§ PROBLEM SET:
- A) According to the passage on the inception of Hole 735B, in what year was the hole drilled?
- B) From the entries below, pick out every line that contains the string "values", treating uppercase and lowercase as different.

START PASSAGE FOR REVIEW

INCEPTION OF HOLE 735B

We first set down the way in which Hole 735B came to be, as there are some misunderstandings about this. The drilling was a long-term project with objectives shifting over the years, not least because of the success of the first leg, and these need to be set out as well. We were principal proponents for the drilling from the outset and participated in decisions onboard ship, somewhat peripherally during Leg 118 and more centrally during Leg 176.

Hole 735B has been described as the result of "serendipity" by those who prefer a more rigorous method of planning and conducting scientific ocean drilling than that which took place. Although Hole 735B was not the initial target of Leg 118, which set out to drill serpentinized peridotites in the transform valley, the results of the drilling are fully consistent with the original objectives of that leg and its successor. Serendipity (the faculty of making desirable but unsought-for discoveries by accident; American College Encyclopedic Dictionary), therefore, is not an accurate term to describe what actually happened. At the least, the drilling was not unsought. The decision to drill at Site 735 was also an informed one, dictated to be sure by circumstance, but there were solid reasons behind it.

In 1987, during ODP Leg 118, Hole 735B was drilled for >500 m into gabbroic rock atop a shallow platform on the eastern transverse ridge of the Atlantis II Fracture Zone, Southwest Indian Ridge (Fig. F1). The drilling capped a tumultuous leg that began with unsuccessful attempts to core at three other locations in the transform valley and the steep eastern wall of the transform, all of them thwarted by the impossibility of penetrating boulders and the loose surficial material of debris flows that had flooded the transform valley. The two halves of a hard rock base, constructed while sailing east to the fracture zone in the first week out of Cape Town and needing only an optimistic signal to be bolted together over the moonpool and lowered to the seafloor, sat rusting on deck. For more than a month, each of the highest-priority drilling targets was attempted, to no avail. Video monitors in various locations on the ship usually showed a great churning of rock and mud during the attempted spud-ins, but no coherent core was recovered. The holes were barely worth the expenditure of a core bit, let alone the hard rock base. In due course, a groundswell arose among members of the scientific party to pull out of the rubble-glutted ditch and try a target atop the transverse ridge, where, at least, no such material could have accumulated.

END PASSAGE FOR REVIEW
START MATERIAL SHOWN

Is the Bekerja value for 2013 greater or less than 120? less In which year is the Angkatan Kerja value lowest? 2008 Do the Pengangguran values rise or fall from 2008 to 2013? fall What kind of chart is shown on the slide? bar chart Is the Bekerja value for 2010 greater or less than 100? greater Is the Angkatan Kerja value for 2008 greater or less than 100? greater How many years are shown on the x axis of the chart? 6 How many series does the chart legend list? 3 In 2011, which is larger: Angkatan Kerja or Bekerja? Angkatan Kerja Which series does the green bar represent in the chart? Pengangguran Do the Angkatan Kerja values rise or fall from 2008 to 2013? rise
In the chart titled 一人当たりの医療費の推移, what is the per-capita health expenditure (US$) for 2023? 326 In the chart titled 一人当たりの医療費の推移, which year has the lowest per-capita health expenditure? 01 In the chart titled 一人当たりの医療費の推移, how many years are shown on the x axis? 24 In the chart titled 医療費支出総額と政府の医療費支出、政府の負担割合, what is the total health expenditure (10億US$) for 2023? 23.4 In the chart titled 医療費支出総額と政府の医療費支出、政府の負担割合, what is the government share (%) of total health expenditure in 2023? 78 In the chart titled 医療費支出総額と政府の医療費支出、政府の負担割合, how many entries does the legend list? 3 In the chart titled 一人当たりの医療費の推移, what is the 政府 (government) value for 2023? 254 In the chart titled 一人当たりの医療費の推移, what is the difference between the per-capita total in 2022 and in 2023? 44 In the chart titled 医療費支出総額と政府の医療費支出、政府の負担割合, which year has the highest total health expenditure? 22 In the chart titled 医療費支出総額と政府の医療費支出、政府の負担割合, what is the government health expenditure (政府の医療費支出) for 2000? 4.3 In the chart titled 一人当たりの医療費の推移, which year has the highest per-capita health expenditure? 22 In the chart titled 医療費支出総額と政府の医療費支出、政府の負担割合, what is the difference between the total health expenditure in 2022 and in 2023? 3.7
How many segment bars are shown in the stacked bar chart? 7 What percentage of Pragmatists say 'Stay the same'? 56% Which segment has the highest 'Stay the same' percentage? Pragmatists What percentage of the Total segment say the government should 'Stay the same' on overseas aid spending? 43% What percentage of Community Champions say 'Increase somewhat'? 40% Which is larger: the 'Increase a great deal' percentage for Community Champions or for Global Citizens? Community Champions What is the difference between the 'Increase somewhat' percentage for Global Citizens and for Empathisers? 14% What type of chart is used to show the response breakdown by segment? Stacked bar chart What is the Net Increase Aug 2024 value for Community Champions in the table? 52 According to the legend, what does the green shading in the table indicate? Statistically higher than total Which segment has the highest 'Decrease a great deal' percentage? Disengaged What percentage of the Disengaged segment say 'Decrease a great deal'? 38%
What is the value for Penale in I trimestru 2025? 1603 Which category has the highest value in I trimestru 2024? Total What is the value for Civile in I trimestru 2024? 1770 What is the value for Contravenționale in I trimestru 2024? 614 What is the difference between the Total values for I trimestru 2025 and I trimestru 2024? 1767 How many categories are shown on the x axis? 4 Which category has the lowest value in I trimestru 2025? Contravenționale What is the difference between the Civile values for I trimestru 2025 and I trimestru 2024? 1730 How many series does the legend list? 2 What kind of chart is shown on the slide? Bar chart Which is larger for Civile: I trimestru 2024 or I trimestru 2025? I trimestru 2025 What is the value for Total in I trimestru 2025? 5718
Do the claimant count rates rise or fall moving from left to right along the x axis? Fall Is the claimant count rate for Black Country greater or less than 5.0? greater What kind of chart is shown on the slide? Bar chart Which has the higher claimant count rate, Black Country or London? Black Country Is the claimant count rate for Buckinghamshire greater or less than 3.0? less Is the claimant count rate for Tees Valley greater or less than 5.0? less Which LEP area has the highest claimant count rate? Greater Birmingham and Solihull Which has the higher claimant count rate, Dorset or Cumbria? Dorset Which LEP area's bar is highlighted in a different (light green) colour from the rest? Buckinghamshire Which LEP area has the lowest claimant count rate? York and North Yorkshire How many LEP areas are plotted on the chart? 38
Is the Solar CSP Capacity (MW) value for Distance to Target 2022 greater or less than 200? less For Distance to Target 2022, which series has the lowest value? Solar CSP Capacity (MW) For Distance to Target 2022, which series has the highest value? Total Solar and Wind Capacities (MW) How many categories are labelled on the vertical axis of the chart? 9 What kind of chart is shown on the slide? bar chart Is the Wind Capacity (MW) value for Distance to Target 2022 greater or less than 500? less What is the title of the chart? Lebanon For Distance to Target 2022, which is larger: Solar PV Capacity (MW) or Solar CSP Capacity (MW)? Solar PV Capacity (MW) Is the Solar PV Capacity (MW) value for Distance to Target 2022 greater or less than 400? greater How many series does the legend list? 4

END MATERIAL SHOWN

§ ANSWERS TO THIS EXERCISE:
- A) 1987

- B)
Is the Bekerja value for 2013 greater or less than 120? less In which year is the Angkatan Kerja value lowest? 2008 Do the Pengangguran values rise or fall from 2008 to 2013? fall What kind of chart is shown on the slide? bar chart Is the Bekerja value for 2010 greater or less than 100? greater Is the Angkatan Kerja value for 2008 greater or less than 100? greater How many years are shown on the x axis of the chart? 6 How many series does the chart legend list? 3 In 2011, which is larger: Angkatan Kerja or Bekerja? Angkatan Kerja Which series does the green bar represent in the chart? Pengangguran Do the Angkatan Kerja values rise or fall from 2008 to 2013? rise
What is the value for Penale in I trimestru 2025? 1603 Which category has the highest value in I trimestru 2024? Total What is the value for Civile in I trimestru 2024? 1770 What is the value for Contravenționale in I trimestru 2024? 614 What is the difference between the Total values for I trimestru 2025 and I trimestru 2024? 1767 How many categories are shown on the x axis? 4 Which category has the lowest value in I trimestru 2025? Contravenționale What is the difference between the Civile values for I trimestru 2025 and I trimestru 2024? 1730 How many series does the legend list? 2 What kind of chart is shown on the slide? Bar chart Which is larger for Civile: I trimestru 2024 or I trimestru 2025? I trimestru 2025 What is the value for Total in I trimestru 2025? 5718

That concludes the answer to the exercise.